Comment by aadler Thursday Jul 24, 2014 at 21:55 GMT


Michael, just in case you haven't seen these, they may prove helpful:

alashworth commented 5 years ago

Comment by betanalpha Friday Jul 25, 2014 at 08:10 GMT


It'd be nice if we could make some of the functions better behaved on the log scale, because what we really need is log_cdf. The problem is that the derivatives involve 1/cdf, so unless things cancel, we're stuck having no more precision than for cdf itself in terms of gradients.

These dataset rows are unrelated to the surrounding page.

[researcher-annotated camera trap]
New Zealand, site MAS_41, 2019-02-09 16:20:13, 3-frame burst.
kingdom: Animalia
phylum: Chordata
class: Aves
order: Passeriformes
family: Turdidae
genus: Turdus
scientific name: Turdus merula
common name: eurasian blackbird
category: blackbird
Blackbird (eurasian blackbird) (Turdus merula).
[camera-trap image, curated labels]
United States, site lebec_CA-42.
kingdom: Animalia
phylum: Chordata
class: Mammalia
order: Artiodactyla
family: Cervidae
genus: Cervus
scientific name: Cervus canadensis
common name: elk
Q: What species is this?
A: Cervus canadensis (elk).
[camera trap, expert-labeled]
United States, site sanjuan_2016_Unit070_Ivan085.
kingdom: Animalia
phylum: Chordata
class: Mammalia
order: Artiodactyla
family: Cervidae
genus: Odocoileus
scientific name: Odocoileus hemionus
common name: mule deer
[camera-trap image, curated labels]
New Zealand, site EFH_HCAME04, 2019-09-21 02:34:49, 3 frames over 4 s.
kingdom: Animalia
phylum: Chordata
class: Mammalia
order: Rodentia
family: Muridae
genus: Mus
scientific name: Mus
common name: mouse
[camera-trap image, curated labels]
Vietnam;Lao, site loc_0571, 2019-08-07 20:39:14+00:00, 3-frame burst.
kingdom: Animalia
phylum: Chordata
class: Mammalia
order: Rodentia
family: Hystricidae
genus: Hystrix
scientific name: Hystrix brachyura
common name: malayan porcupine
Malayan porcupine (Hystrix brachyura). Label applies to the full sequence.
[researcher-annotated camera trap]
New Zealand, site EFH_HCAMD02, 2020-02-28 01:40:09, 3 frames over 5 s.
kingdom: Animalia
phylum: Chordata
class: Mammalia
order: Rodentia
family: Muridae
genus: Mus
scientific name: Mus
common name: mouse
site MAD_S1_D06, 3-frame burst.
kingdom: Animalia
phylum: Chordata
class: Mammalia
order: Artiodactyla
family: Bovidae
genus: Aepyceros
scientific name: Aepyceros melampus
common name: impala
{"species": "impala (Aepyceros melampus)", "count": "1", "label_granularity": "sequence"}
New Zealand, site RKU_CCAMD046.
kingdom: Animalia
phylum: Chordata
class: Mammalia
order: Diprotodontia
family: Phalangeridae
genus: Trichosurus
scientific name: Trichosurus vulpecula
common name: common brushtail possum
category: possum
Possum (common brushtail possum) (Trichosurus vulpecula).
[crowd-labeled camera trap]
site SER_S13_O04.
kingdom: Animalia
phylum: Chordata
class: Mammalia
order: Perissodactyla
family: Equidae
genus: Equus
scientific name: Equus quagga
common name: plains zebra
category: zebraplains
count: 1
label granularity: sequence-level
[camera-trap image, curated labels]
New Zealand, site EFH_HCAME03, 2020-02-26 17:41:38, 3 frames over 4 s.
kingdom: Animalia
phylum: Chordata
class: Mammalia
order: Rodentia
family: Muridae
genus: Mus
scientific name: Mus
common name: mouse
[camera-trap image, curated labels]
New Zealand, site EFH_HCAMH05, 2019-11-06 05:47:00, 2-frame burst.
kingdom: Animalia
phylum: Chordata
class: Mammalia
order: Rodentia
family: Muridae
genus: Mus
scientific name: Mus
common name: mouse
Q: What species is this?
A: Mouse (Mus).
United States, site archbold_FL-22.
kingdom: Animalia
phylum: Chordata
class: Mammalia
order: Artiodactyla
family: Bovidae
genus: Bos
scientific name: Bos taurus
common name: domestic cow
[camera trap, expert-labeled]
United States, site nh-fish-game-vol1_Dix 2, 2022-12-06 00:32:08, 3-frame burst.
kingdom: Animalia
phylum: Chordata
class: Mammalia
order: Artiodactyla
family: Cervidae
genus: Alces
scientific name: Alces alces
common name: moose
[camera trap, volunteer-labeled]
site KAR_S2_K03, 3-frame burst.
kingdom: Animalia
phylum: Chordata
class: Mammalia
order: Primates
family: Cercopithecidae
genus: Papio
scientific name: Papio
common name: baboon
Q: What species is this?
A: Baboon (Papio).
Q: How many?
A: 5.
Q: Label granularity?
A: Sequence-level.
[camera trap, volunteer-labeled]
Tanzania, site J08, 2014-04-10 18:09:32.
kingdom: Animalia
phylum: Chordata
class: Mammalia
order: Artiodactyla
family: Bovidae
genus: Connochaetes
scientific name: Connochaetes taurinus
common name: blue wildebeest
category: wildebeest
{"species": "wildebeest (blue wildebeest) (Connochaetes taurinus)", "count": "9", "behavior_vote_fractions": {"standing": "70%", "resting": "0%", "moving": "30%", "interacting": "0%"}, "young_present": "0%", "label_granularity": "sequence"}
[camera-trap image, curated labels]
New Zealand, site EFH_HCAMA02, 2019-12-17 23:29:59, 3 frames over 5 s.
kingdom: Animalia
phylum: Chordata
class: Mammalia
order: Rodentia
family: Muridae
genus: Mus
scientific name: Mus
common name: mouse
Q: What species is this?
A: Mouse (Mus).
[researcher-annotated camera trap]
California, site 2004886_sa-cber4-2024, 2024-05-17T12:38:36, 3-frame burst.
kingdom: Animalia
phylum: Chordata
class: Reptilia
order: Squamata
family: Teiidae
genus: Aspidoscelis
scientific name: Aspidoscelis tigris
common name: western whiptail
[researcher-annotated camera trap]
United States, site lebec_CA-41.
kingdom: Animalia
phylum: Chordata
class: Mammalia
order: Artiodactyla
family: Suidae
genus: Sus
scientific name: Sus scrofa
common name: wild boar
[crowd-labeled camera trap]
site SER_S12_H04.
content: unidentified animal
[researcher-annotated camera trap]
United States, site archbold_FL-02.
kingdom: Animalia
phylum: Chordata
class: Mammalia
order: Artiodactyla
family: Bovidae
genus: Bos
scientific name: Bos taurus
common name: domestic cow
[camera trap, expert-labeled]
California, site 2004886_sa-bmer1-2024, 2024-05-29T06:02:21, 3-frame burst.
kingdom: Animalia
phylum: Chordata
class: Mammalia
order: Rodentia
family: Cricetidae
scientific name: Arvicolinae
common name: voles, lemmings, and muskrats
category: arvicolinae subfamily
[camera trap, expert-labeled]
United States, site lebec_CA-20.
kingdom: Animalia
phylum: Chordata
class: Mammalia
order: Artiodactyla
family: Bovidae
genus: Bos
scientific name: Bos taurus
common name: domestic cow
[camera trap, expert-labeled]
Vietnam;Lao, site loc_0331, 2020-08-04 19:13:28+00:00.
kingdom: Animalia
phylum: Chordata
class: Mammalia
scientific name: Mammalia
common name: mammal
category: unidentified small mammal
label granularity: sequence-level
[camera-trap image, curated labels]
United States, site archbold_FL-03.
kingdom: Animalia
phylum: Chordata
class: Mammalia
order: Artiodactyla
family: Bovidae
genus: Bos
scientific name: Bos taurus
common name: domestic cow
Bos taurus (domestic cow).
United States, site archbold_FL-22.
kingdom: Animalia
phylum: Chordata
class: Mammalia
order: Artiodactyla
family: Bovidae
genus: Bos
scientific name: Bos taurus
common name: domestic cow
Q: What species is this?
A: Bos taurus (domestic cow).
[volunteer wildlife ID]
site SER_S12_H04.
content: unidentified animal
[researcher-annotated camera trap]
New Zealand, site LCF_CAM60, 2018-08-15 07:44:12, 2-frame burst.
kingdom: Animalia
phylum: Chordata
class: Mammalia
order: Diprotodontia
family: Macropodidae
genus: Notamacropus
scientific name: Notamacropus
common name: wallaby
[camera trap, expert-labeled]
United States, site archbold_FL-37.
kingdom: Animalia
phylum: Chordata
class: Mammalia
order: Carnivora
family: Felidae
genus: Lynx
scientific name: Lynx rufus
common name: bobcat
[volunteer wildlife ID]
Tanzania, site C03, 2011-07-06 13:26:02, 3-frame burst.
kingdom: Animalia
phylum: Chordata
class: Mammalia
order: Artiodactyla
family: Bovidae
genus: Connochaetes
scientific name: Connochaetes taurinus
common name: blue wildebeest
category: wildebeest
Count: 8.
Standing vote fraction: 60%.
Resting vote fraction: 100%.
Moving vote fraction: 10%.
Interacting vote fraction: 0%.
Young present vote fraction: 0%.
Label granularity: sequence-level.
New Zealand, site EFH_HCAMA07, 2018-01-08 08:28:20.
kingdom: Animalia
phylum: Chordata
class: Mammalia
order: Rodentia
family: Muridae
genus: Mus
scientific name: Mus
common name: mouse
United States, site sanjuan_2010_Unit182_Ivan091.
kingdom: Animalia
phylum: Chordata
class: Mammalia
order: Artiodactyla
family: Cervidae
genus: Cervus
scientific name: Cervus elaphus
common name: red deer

Technically the gradients require grad(cdf) / cdc which is another one of those functions that really should be computed directly (a la the polygamma functions) if we wanted to be really robust.

The strategy would involve someone familiar with

a) Implementing recursion relations (most of these functions have nice analytic continuations) b) Computing asymptotic expansions or Taylor series (asymptotic expansions seem to be more efficient) c) Given a series for f(x) or 1 + f(x), finding a good series approximation to log(f(x)) or log(1 + f(x)). d) Pade approximants and rational functions for developing efficient approximations to ratios of functions.